Short problem: Write out the listing below word for word, keeping every line as it appears.

=====

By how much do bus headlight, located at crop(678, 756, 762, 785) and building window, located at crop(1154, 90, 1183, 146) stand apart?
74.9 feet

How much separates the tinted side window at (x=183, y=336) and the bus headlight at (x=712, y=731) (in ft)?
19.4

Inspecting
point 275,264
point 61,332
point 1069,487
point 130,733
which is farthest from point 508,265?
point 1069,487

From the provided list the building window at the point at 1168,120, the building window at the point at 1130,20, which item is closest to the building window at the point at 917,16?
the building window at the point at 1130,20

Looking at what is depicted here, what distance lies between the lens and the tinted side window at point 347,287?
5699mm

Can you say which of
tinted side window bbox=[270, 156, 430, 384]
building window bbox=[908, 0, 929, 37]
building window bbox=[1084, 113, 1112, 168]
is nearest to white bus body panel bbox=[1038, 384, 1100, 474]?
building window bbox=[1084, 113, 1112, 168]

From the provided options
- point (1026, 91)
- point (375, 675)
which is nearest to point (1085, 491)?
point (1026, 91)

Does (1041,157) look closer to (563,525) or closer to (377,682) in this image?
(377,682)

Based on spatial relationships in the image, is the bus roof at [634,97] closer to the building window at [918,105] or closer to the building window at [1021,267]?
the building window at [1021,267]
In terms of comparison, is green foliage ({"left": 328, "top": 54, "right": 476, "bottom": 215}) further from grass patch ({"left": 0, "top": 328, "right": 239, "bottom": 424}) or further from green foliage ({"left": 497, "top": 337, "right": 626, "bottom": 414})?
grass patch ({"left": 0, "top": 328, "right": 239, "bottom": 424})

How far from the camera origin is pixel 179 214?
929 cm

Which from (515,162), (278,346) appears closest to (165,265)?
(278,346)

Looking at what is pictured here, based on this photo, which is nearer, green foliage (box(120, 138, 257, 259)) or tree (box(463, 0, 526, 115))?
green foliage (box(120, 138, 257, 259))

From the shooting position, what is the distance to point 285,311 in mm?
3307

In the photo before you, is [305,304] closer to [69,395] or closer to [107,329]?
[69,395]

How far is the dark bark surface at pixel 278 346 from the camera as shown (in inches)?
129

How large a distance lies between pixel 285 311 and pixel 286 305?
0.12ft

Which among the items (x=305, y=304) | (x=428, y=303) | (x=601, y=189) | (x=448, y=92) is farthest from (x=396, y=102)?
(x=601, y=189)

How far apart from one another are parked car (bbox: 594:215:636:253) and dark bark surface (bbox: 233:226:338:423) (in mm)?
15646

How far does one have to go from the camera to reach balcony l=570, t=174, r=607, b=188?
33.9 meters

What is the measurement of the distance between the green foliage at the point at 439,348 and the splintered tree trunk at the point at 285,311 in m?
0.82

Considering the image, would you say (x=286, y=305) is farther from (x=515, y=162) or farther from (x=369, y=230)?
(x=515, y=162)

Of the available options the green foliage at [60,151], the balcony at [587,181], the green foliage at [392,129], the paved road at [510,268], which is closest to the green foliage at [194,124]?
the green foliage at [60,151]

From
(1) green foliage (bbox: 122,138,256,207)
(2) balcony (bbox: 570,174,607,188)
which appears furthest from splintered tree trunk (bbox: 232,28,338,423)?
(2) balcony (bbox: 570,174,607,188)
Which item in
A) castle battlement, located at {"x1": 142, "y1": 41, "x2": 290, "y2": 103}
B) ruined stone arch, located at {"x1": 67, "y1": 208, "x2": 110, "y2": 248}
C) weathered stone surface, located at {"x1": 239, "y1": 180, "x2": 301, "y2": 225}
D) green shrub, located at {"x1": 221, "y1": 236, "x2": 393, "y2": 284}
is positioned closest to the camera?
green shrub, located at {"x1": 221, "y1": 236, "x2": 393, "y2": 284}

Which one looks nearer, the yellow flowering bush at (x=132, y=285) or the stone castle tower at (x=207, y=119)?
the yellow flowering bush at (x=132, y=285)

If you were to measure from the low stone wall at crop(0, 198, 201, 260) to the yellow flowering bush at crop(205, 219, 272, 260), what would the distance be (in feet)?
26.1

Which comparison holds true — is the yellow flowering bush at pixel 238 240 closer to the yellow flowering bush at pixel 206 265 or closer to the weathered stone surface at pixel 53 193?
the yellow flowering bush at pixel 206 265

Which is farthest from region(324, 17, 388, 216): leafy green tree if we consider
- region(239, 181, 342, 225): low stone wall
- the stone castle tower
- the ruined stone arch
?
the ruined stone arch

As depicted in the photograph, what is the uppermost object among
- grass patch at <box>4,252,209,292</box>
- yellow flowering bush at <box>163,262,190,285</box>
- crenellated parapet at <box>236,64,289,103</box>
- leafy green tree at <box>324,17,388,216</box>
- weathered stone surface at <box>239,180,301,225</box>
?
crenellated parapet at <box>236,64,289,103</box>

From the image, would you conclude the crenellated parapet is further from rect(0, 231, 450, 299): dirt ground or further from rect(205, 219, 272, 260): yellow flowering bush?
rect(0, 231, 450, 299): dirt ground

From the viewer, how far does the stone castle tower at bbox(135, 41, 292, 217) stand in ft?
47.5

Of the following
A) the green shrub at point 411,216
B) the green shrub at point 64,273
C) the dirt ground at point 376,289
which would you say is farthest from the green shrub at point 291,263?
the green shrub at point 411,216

=====

Expected answer:
By how much do bus headlight, located at crop(678, 756, 762, 785) and building window, located at crop(1154, 90, 1183, 146) stand apart?
74.9 feet

How much separates the tinted side window at (x=183, y=336) and the bus headlight at (x=712, y=731) (in ft)?
19.4

Inspecting
point 275,264
point 61,332
point 1069,487
point 130,733
which is farthest from point 508,265?
point 1069,487

From the provided list the building window at the point at 1168,120, the building window at the point at 1130,20, which item is closest to the building window at the point at 917,16?
the building window at the point at 1130,20

Looking at what is depicted here, what distance lies between the lens and the tinted side window at point 347,287?
5699mm

Can you say which of
tinted side window bbox=[270, 156, 430, 384]
building window bbox=[908, 0, 929, 37]
building window bbox=[1084, 113, 1112, 168]
is nearest to white bus body panel bbox=[1038, 384, 1100, 474]?
building window bbox=[1084, 113, 1112, 168]

From the provided options
- point (1026, 91)
- point (375, 675)
which is nearest to point (1085, 491)?
point (1026, 91)

Does (1041,157) look closer to (563,525) or closer to (377,682) in this image?
(377,682)

Based on spatial relationships in the image, is the bus roof at [634,97] closer to the building window at [918,105] or closer to the building window at [1021,267]?
the building window at [1021,267]
In terms of comparison, is green foliage ({"left": 328, "top": 54, "right": 476, "bottom": 215}) further from grass patch ({"left": 0, "top": 328, "right": 239, "bottom": 424}) or further from green foliage ({"left": 497, "top": 337, "right": 626, "bottom": 414})?
grass patch ({"left": 0, "top": 328, "right": 239, "bottom": 424})

How far from the camera origin is pixel 179 214?
929 cm

Which from (515,162), (278,346) appears closest to (165,265)?
(278,346)

Looking at what is pictured here, based on this photo, which is nearer, green foliage (box(120, 138, 257, 259)) or tree (box(463, 0, 526, 115))?
green foliage (box(120, 138, 257, 259))

From the shooting position, what is the distance to point 285,311 in mm?
3307

In the photo before you, is [305,304] closer to [69,395] or closer to [107,329]?
[69,395]

How far is the dark bark surface at pixel 278 346 from the camera as shown (in inches)?
129

How large a distance lies between pixel 285 311 and pixel 286 305?
0.12ft

Which among the items (x=305, y=304) | (x=428, y=303) | (x=601, y=189) | (x=448, y=92) is farthest from (x=396, y=102)?
(x=601, y=189)

How far apart from one another are parked car (bbox: 594:215:636:253) and dark bark surface (bbox: 233:226:338:423) (in mm)?
15646

How far does one have to go from the camera to reach balcony l=570, t=174, r=607, b=188?
33.9 meters

What is the measurement of the distance between the green foliage at the point at 439,348 and the splintered tree trunk at the point at 285,311 in m?
0.82

Considering the image, would you say (x=286, y=305) is farther from (x=515, y=162) or farther from (x=369, y=230)?
(x=515, y=162)

Of the available options the green foliage at [60,151], the balcony at [587,181], the green foliage at [392,129], the paved road at [510,268], which is closest to the green foliage at [194,124]?
the green foliage at [60,151]

From
(1) green foliage (bbox: 122,138,256,207)
(2) balcony (bbox: 570,174,607,188)
which appears furthest from splintered tree trunk (bbox: 232,28,338,423)?
(2) balcony (bbox: 570,174,607,188)
Which item in
A) castle battlement, located at {"x1": 142, "y1": 41, "x2": 290, "y2": 103}
B) ruined stone arch, located at {"x1": 67, "y1": 208, "x2": 110, "y2": 248}
C) weathered stone surface, located at {"x1": 239, "y1": 180, "x2": 301, "y2": 225}
D) green shrub, located at {"x1": 221, "y1": 236, "x2": 393, "y2": 284}
is positioned closest to the camera?
green shrub, located at {"x1": 221, "y1": 236, "x2": 393, "y2": 284}

Which one looks nearer, the yellow flowering bush at (x=132, y=285) or the stone castle tower at (x=207, y=119)?
the yellow flowering bush at (x=132, y=285)

If you were to measure from the low stone wall at crop(0, 198, 201, 260) to the yellow flowering bush at crop(205, 219, 272, 260), what would the distance be (in feet)?
26.1

Which comparison holds true — is the yellow flowering bush at pixel 238 240 closer to the yellow flowering bush at pixel 206 265 or closer to the weathered stone surface at pixel 53 193?
the yellow flowering bush at pixel 206 265

Which is farthest from region(324, 17, 388, 216): leafy green tree if we consider
- region(239, 181, 342, 225): low stone wall
- the stone castle tower
- the ruined stone arch
?
the ruined stone arch

As depicted in the photograph, what is the uppermost object among
- grass patch at <box>4,252,209,292</box>
- yellow flowering bush at <box>163,262,190,285</box>
- crenellated parapet at <box>236,64,289,103</box>
- leafy green tree at <box>324,17,388,216</box>
- weathered stone surface at <box>239,180,301,225</box>
?
crenellated parapet at <box>236,64,289,103</box>

From the image, would you conclude the crenellated parapet is further from rect(0, 231, 450, 299): dirt ground or further from rect(205, 219, 272, 260): yellow flowering bush?
rect(0, 231, 450, 299): dirt ground

From the viewer, how far does the stone castle tower at bbox(135, 41, 292, 217) stand in ft?
47.5

Of the following
A) the green shrub at point 411,216
B) the green shrub at point 64,273
C) the dirt ground at point 376,289
which would you say is farthest from the green shrub at point 291,263?
the green shrub at point 411,216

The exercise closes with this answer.